Respiratory properties of blood in flatback turtles (Natator depressus)

School of Integrative Biology, The University of Queensland, 4072, Brisbane, QLD, Australia.
Journal of Comparative Physiology B (Impact Factor: 2.53). 11/2007; 177(7):779-86. DOI: 10.1007/s00360-007-0174-3
Source: PubMed

ABSTRACT Oxygen equilibrium curves and other respiratory-related variables were determined on blood from the flatback turtle (Natator depressus) and, for comparison, on some samples from the loggerhead turtle (Caretta caretta). The oxygen carrying capacity of the flatback turtle, 4.9-8.7 mmol l(-1) (n = 49), is at the high end of the range in diving reptiles. Oxygen affinity (P(50)) was similar in both species at 5% CO(2), ranging from 37 to 55 mmHg (43 mmHg +/- 5.3 SD, n = 24, 25 degrees C, pH 7.17) in flatbacks and 43-49 mmHg in loggerheads (46 mmHg +/- 2.0 SD, n = 7, 25 degrees C, pH 7.13), whereas at 2% CO(2), flatbacks had a higher oxygen affinity.
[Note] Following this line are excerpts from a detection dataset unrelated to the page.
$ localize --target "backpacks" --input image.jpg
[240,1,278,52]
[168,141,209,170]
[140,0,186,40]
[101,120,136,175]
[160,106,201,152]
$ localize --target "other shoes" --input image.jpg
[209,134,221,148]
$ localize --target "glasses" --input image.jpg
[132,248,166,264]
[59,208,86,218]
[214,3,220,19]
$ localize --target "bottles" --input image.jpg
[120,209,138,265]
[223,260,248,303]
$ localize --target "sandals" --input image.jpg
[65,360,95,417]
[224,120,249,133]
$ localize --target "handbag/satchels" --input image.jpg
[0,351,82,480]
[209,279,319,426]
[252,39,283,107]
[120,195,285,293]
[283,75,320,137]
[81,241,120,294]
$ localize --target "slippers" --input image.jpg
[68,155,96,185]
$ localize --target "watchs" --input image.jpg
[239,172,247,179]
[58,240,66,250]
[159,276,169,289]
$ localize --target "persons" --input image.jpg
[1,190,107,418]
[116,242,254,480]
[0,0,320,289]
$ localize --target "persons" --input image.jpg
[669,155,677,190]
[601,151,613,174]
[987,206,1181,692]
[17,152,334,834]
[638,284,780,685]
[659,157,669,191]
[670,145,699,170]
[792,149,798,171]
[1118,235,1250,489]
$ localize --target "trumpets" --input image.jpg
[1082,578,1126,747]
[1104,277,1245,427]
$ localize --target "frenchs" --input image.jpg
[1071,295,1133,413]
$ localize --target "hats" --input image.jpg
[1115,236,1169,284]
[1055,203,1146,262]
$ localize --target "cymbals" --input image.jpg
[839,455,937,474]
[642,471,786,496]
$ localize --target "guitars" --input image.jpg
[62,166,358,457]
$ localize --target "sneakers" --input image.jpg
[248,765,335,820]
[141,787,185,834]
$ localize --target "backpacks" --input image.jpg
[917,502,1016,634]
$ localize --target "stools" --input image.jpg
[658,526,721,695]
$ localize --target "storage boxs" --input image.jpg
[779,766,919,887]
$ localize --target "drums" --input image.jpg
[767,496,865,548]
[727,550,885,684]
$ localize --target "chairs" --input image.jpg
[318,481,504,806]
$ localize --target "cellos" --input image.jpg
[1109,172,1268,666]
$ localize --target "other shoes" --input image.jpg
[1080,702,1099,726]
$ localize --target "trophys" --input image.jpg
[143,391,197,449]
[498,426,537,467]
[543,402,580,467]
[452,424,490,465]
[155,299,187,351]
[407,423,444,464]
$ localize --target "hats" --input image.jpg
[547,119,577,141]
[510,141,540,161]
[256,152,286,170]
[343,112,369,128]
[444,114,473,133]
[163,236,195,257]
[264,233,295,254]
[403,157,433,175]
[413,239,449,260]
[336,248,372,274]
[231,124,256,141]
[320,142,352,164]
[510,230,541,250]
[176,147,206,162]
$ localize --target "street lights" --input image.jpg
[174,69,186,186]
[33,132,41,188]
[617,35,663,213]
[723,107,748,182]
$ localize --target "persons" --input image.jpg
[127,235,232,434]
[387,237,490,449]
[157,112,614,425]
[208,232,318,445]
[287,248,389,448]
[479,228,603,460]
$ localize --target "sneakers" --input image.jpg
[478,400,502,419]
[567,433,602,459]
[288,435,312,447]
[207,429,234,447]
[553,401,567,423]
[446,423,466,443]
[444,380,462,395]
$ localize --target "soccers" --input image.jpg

The curves differed in sigmoidicity, with Hill n coefficients of 2.8 and 1.9 in flatbacks and loggerheads, respectively. The Bohr effect was small in both the species, consistent with results from other sea turtles. Lactate levels were high, perhaps because the samples were taken from turtles coming ashore to lay eggs. Flatbacks are rarely found in waters deeper than 45 m. It is suggested that they have a respiratory physiology particularly suited to sustain prolonged shallow dives.